# Page excerpt
— BEGIN —
13 Questions with Ralph Pennel

“Not a single line from the first draft survived to make the current, final draft. But it is clearly the same poem. “

Ralph Pennel headshot

Ralph Pennel is the author of A World Less Perfect for Dying In, published by Cervena Barva Press. Ralph’s writing has appeared or is forthcoming in The Iowa Review, Ocean State Review, Literary Orphans, F(r)iction, Thrice Fiction, Tarpaulin Sky, Elm Leaves Journal, Rain Taxi Review of Books and various other publications. His work has been nominated for a Pushcart, the Best Small Fictions Anthology, and he was twice a finalist for Somerville Poet Laureate. Ralph is a founding editor and the fiction editor for the online literary journal, Midway Journal. He is on the board of the New England Poetry Club and teaches writing and literature at Bentley University.

Coffin Bell: When you write, do you start with a plan and move from there, or do you generally go where the writing takes you?

Ralph Pennel: A little bit of both, to be perfectly honest. Sometimes I have an idea laid out beforehand. Sometimes I start with a notion and follow it until I figure out what the story needs to mean. For instance, “The Minnesota Goodbye,” which I published with Elm Leaves Journal, began with the title, which came from a story that I shared with another writer at a writer’s retreat about what a Minnesota Goodbye is. When I finished telling him the story, he said, “Write that story.” So, I did.  Sometimes, though, I just write until I know what the story is supposed to do/mean, like with “Runner Up.” It didn’t occur to me what kind of runner up I was thinking about until I started the story. This story also grew out of a workshop prompt, and once I realized the runner up was a pet photographer, I had an idea of what the story needed to be do. But, I still did not know how the story ended until I started writing it, which was complicated by the fact that I started with the end. The main character burying the dog.

CB: What’s the best writing advice you’ve ever gotten?
— END —
# Instruction 1
Return the part of the Ralph Pennel interview starting at "Ralph Pennel headshot" and ending at "at Bentley University.", copied word for word.

# Provided entries
— BEGIN —
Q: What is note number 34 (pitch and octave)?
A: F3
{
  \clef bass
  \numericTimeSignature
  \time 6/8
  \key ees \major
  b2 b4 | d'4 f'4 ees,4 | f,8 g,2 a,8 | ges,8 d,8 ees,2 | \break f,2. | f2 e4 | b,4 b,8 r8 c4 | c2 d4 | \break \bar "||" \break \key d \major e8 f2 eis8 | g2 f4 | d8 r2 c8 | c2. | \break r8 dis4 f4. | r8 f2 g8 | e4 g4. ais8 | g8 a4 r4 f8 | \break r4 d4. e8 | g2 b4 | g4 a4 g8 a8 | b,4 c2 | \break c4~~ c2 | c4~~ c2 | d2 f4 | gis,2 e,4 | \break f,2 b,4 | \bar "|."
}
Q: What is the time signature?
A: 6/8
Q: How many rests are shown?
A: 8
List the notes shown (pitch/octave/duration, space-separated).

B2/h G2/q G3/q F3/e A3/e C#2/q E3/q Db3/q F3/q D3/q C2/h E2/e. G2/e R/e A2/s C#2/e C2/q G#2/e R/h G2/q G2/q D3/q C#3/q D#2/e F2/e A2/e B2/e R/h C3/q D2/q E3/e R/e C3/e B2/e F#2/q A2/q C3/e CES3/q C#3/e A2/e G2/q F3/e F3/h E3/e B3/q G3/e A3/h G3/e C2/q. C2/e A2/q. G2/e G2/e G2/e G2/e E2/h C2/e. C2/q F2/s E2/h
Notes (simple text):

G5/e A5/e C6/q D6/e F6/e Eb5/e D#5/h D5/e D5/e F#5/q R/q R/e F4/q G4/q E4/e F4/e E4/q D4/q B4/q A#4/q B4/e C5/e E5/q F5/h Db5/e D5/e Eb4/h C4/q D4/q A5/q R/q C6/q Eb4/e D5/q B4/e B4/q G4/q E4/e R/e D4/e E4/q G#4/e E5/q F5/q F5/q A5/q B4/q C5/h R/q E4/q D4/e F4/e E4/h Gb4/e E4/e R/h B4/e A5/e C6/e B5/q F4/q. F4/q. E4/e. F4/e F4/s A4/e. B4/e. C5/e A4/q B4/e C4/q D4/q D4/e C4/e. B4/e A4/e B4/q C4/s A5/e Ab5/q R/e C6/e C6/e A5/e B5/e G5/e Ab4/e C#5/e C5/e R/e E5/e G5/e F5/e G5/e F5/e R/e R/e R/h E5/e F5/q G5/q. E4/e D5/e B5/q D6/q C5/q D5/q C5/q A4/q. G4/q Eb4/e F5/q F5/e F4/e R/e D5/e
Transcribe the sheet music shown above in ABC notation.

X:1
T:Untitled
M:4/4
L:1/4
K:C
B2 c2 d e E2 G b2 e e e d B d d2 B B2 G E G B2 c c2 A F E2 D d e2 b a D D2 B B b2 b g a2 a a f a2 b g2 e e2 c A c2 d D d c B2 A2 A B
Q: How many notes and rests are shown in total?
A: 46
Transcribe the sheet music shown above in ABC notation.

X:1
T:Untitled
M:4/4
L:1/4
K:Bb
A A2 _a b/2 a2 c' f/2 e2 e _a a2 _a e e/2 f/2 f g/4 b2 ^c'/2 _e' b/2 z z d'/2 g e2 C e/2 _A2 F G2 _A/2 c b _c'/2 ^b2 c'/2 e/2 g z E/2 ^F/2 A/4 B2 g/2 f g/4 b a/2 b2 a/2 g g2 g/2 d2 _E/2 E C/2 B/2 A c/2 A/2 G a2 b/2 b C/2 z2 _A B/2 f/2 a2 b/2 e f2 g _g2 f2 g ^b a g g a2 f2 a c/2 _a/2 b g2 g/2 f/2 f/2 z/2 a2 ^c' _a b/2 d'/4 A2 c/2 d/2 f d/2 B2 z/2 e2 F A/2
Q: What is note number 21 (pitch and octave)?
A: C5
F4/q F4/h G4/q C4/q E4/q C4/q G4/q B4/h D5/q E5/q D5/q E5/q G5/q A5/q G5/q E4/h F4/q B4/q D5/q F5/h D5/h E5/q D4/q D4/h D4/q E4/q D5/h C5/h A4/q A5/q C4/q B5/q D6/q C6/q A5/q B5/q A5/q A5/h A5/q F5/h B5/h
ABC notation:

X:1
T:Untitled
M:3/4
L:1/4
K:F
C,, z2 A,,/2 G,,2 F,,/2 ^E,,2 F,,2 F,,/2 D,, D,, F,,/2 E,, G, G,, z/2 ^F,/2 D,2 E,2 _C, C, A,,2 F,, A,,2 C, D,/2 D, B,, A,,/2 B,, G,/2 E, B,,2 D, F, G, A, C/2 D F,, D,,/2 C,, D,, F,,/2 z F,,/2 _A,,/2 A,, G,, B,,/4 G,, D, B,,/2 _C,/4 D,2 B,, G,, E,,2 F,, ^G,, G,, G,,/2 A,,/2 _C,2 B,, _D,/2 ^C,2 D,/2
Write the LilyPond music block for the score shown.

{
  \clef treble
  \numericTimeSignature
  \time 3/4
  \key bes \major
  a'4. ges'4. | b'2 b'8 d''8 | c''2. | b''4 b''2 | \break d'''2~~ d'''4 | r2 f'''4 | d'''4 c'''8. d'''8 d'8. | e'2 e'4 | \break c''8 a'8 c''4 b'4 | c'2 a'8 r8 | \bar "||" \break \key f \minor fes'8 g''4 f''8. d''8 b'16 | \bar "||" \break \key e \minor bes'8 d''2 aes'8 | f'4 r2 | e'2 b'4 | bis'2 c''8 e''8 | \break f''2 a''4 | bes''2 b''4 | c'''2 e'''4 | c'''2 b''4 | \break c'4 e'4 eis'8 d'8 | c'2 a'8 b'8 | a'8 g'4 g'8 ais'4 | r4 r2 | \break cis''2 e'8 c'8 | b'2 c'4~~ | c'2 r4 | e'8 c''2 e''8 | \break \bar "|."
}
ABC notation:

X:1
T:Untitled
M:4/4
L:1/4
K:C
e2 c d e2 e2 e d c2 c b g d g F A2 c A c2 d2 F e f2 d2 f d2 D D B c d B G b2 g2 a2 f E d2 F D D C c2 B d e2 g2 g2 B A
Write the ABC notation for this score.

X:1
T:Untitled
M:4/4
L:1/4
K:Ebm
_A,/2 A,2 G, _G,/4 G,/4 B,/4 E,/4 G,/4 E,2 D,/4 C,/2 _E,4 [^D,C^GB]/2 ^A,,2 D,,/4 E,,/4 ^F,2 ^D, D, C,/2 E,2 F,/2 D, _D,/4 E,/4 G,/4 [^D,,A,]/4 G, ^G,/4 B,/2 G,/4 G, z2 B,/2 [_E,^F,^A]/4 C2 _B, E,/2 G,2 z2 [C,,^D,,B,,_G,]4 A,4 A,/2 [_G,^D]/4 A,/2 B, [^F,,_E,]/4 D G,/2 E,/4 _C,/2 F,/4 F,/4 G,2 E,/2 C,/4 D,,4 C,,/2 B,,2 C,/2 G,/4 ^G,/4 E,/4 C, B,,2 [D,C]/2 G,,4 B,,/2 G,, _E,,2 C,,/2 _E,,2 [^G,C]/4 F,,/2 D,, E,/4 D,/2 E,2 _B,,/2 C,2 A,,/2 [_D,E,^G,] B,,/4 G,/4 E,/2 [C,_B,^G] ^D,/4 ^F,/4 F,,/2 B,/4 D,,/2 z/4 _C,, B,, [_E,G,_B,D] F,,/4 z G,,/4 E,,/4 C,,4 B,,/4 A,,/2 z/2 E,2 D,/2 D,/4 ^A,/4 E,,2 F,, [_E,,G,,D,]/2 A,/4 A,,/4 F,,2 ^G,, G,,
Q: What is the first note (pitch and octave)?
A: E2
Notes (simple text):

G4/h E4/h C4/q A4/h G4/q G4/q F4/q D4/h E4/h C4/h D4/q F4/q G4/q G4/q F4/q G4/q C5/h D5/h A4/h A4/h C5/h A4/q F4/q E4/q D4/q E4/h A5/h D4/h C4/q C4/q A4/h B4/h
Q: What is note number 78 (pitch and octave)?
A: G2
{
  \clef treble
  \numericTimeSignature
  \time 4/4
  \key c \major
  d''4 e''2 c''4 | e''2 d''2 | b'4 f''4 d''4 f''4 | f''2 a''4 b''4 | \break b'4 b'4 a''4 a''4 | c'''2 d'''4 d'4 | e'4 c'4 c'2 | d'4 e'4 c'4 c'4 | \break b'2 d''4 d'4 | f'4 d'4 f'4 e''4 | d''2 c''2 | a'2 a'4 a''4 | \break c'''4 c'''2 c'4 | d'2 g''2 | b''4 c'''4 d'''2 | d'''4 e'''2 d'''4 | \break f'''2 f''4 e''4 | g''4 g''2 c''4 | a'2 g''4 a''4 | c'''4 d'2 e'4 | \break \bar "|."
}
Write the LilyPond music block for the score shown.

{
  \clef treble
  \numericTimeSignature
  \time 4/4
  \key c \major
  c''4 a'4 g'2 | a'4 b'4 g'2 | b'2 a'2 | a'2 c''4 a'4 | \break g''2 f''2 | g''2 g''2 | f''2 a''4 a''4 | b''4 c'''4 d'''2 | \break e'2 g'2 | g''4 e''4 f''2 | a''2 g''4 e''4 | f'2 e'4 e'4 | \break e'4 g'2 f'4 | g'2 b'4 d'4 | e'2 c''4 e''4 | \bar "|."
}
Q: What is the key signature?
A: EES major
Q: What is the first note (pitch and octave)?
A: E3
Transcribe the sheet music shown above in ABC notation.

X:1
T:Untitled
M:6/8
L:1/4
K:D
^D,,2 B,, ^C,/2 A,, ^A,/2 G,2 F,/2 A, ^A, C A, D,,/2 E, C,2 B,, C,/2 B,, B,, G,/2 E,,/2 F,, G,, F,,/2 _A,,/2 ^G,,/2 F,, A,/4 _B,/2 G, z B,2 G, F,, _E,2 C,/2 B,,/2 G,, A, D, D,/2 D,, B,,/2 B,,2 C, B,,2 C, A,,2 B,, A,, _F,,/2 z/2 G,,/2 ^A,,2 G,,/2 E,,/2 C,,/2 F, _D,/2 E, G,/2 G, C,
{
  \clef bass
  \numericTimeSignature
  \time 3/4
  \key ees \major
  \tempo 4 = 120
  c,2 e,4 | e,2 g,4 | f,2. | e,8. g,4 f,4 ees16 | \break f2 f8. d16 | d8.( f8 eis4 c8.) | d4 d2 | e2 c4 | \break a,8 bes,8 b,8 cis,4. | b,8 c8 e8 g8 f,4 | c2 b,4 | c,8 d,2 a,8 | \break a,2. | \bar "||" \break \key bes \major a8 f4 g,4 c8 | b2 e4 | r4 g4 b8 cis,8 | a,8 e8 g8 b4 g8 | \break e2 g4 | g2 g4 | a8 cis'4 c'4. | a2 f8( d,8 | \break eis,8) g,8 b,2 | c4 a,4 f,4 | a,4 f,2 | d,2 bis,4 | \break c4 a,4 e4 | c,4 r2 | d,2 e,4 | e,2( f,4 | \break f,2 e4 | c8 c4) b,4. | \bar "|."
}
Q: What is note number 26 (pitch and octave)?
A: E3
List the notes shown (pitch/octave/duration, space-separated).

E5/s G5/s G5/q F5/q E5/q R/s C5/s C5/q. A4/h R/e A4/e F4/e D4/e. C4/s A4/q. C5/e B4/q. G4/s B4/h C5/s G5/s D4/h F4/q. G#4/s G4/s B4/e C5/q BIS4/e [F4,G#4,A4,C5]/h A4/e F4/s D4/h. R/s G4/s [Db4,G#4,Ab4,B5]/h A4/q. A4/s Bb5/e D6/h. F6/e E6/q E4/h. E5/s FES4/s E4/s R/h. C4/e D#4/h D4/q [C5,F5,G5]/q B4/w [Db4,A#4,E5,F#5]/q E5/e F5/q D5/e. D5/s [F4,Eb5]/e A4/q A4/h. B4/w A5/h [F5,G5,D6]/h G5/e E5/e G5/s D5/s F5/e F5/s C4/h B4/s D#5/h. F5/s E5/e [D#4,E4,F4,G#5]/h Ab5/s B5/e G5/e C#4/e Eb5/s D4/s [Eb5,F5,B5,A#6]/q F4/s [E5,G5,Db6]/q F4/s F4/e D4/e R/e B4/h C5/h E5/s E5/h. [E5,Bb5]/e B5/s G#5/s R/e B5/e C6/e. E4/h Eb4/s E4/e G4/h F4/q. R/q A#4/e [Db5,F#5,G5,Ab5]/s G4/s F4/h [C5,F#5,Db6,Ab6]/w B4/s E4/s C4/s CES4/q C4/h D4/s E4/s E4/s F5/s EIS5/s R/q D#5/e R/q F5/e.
— END —
# Instruction 2
Report every line in the records that contains the word "number". Case counts.

# Exercise response 1
Ralph Pennel headshot

Ralph Pennel is the author of A World Less Perfect for Dying In, published by Cervena Barva Press. Ralph’s writing has appeared or is forthcoming in The Iowa Review, Ocean State Review, Literary Orphans, F(r)iction, Thrice Fiction, Tarpaulin Sky, Elm Leaves Journal, Rain Taxi Review of Books and various other publications. His work has been nominated for a Pushcart, the Best Small Fictions Anthology, and he was twice a finalist for Somerville Poet Laureate. Ralph is a founding editor and the fiction editor for the online literary journal, Midway Journal. He is on the board of the New England Poetry Club and teaches writing and literature at Bentley University.

# Exercise response 2
Q: What is note number 34 (pitch and octave)?
Q: What is note number 21 (pitch and octave)?
Q: What is note number 78 (pitch and octave)?
Q: What is note number 26 (pitch and octave)?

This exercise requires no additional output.